I have been computing the ratius of convergence for different power series using the the root-test. In many of them, I am left with nth-root expressions that computationally approaches 1 when n goes to infinity.

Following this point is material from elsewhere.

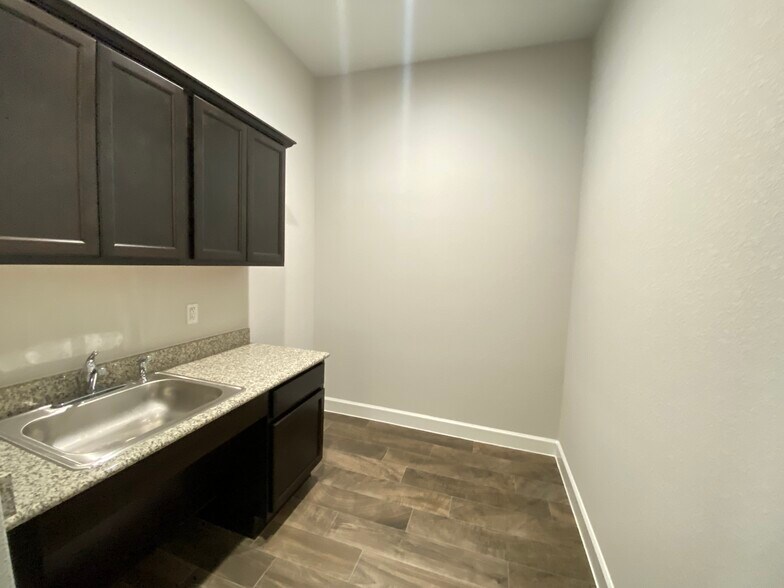 More Photos Of 1640 Highland Falls Dr, Leander Medical For Sale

But I miss a formal justification for why they approaches 1. Examples include: $$\limsup (\sin(\frac{\pi n}{6})^{\frac{1}{n}}) = 1 $$ $$\limsup (n^2+1)^{\frac{1}{n}} = 1 $$ $$\limsup (\frac{1}{n^k})^{\frac{1}{n}} = 1 $$
Is there a theorem relating nth-root to different sequences?
On
For the first one:
First of all, it is undefined as a real function for infinite indexes, say
$$n=8\implies \left(\sin\frac{4\pi}3\right)^{1/8}=\sqrt[8]{-\frac{\sqrt3}2}\ldots\ldots\text{doesn't exist}$$
so I'll assume you meant $\;\sqrt[n]{\left|\sin\frac{n\pi}6\right|}\;$ , and then
$$\left|\sin\frac{\pi n}6\right|\in\left\{\;0\,,\,\frac12\,,\,\frac{\sqrt3}2\,,\,1\,,\,\frac1{\sqrt2}\;\right\}\implies$$
$$\lim_{n\to\infty}\sqrt[n]{\left|\sin\frac{\pi n}6\right|}=\begin{cases}1&,\;\;n\neq 6\Bbb N\\{}\\0&,\;\;n=6\Bbb N\end{cases}\;\implies\;\;\text{the limit doesn't exist}$$
For the second limit: $n^2 \leq (n^2+1) \leq (2n^2)$ for $n\geq1$, so we have:
$$n^{\frac{2}{n}} \leq (n^2+1)^{\frac{1}{n}} \leq 2^{\frac{1}{n}}n^{\frac{2}{n}}$$
I'm guessing you have as a standard result that $n^{\frac{1}{n}} \rightarrow 1$ as $n \rightarrow \infty$ and $a^{\frac{1}{n}} \rightarrow 1$ as $n \rightarrow \infty$ for $a > 0$. Then by the product (both sequences on either side of the inequality go to 1) and squeeze rule, $(n^2+1)^{\frac{1}{n}} \rightarrow 1$.
As for the final one:
$$\left(\frac{1}{n^k}\right)^{\frac{1}{n}} = n^{\frac{-k}{n}} = \left(n^{\frac{1}{n}}\right)^{-k}$$
Since $k$ is fixed, and we have $n^{\frac{1}{n}} \rightarrow 1$, by the product/quotient rule, $\left(\frac{1}{n^k}\right)^{\frac{1}{n}} \rightarrow 1$.